During the 1960's, the Mark Osterlin Library collection tripled in size to over 30,000 volumes. In 1964, it was designated a Federal Depository Library, thus enabling the library to become a repository of United States Government Documents. The Library Director, Bernie Rink, also was instrumental in the acquisition of Inuit Art, now housed at the Dennos Museum. Each summer the library hosted an Eskimo Art Sale. Further expansion to the library building occurred in 1984, with the addition of a 2-story wing on the north side. Mr. Rink retired in 1987, and was replaced as Library Director by Douglas G. Campbell.
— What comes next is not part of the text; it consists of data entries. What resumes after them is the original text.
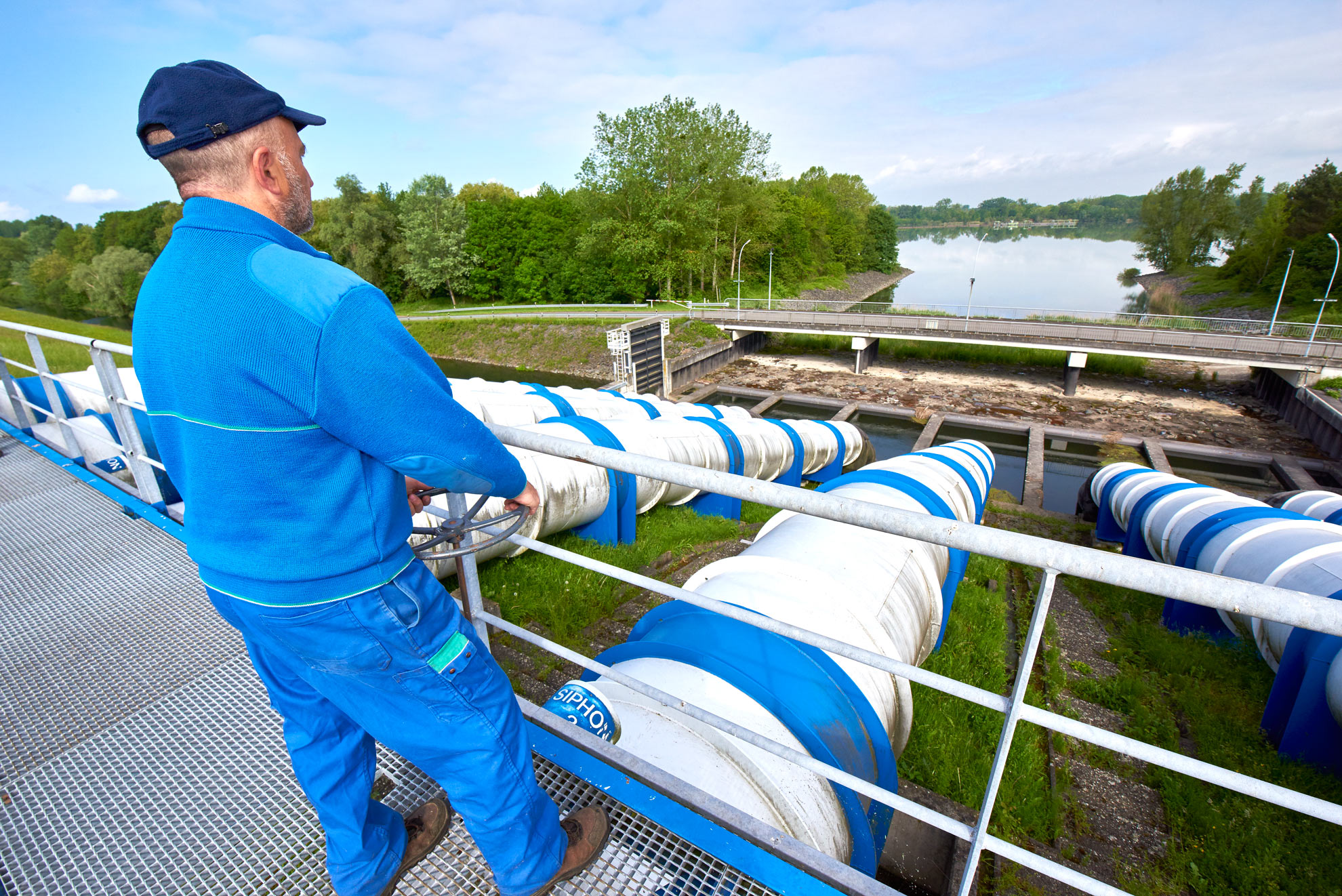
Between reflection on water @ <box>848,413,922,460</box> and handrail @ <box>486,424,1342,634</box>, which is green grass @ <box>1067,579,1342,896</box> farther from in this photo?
reflection on water @ <box>848,413,922,460</box>

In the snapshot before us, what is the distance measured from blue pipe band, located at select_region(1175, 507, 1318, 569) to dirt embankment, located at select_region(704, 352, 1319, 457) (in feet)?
65.3

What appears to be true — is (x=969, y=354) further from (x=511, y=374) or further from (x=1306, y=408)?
(x=511, y=374)

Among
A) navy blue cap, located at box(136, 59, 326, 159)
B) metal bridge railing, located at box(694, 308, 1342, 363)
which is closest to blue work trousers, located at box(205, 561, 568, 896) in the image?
navy blue cap, located at box(136, 59, 326, 159)

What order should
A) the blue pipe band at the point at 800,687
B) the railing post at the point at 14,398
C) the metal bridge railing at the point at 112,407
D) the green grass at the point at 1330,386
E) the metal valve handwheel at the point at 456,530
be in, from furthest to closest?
the green grass at the point at 1330,386 < the railing post at the point at 14,398 < the metal bridge railing at the point at 112,407 < the blue pipe band at the point at 800,687 < the metal valve handwheel at the point at 456,530

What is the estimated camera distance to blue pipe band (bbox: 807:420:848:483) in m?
16.4

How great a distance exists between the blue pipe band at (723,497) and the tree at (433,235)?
157ft

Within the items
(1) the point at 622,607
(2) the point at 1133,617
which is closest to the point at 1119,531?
(2) the point at 1133,617

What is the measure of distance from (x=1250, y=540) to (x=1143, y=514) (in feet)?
12.0

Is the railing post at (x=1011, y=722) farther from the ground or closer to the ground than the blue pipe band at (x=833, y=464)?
farther from the ground

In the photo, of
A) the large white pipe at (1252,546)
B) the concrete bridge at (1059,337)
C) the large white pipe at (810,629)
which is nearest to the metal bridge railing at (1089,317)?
the concrete bridge at (1059,337)

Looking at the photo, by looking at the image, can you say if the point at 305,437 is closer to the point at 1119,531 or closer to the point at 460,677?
the point at 460,677

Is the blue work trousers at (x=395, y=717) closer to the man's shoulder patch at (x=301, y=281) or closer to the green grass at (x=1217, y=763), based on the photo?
the man's shoulder patch at (x=301, y=281)

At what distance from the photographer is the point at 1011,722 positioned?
1412mm

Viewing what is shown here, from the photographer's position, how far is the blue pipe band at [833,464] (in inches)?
646
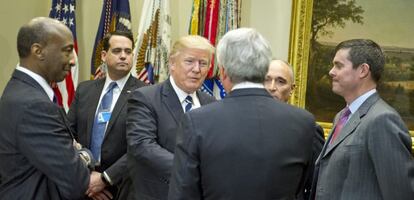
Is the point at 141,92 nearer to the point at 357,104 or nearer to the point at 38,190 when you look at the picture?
the point at 38,190

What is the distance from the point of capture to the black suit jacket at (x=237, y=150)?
196 cm

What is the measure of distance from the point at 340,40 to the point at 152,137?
2.46 metres

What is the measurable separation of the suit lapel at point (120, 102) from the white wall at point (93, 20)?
1602 millimetres

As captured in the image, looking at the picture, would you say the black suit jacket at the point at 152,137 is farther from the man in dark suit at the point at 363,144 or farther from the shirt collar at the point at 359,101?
the shirt collar at the point at 359,101

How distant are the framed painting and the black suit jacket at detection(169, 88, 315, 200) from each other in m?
2.69

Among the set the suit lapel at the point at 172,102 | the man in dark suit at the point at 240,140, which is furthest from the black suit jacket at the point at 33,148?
the suit lapel at the point at 172,102

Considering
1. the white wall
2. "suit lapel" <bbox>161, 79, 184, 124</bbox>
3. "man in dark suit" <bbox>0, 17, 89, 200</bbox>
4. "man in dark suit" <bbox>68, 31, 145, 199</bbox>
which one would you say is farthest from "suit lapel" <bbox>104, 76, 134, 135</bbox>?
the white wall

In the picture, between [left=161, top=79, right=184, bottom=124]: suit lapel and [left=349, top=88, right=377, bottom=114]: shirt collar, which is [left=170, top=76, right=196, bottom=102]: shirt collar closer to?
[left=161, top=79, right=184, bottom=124]: suit lapel

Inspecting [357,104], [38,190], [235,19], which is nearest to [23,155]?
[38,190]

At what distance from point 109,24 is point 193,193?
3494 mm

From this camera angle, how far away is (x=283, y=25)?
16.3 ft

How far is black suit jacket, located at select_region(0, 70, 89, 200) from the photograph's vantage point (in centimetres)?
226

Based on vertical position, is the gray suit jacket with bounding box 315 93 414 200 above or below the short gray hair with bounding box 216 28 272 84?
below

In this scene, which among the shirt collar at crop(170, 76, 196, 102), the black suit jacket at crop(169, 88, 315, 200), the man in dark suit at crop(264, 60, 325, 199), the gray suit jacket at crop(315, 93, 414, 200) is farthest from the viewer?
the man in dark suit at crop(264, 60, 325, 199)
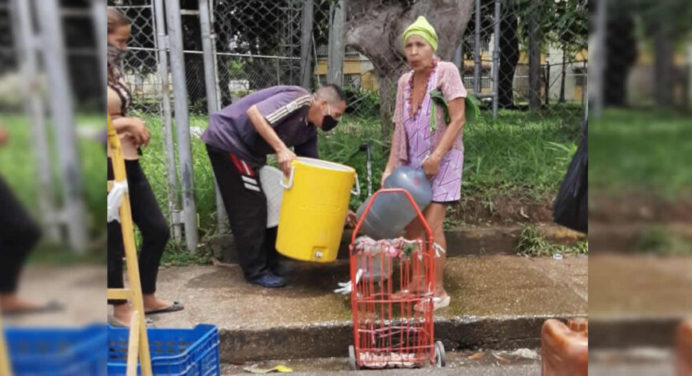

By 1991, although the book collection had not quite doubled in size, it had been significantly updated. Perhaps more importantly, access to information increased dramatically through computer technology and the development of the Internet.. Many changes occurred in the late 1980's when the old card catalog was converted to an automated version. Librarians began conducting online searches using DIALOG on a dial-up modem, and journal databases such as Infotrac began to replace the printed Reader's Guide to Periodical Literature.

In 1997, Craig Mulder was hired as the Osterlin Library's third full-time Library Director. The library book collection was reclassified from the Dewey Decimal System to the more academically-oriented Library of Congress Classification System. Osterlin Library jumped still further into the information age with a more "advanced" online catalog; and with significant increases in library offerings for online access to books, journals, newspapers, and other knowledge resources. Computer workstations increased from a few standup versions to clusters of computers ("pods").

Summer of 2004 brought major renovation to the entire library building. Maggie Bacon, Library Director 2002-2009, supervised the renovation of the reference/service desk, library staff offices, book stacks, computer pods, and other library areas. The addition of a library classroom enabled the staff to conduct information literacy sessions right in the library and the number of these sessions increased significantly. Innovative teaching from the library staff also resulted in Web 2.0 sessions all through Spring Semester, 2009 for faculty & staff.  Despite rigorous weeding, the collection size increased to just over 50,000 titles.  To reach out to online classes, the library also began to offer online or "virtual" reference service as provided by the Michigan Academic Group consortium membership in the Michigan Community College Association.

Tina Ulrich became Osterlin Library's fifth Library Director in the Spring of 2009.  The Summer of 2009 the library redesigned its website as an integral part of the new web design initiative at NMC.

*Library history summary pre-1991 was taken from the books -- Northwestern Michigan College: the first twenty years, by Preston N. Tanis; and Northwestern Michigan College: the second twenty years, by Al Shumsky and Carole Marlatt.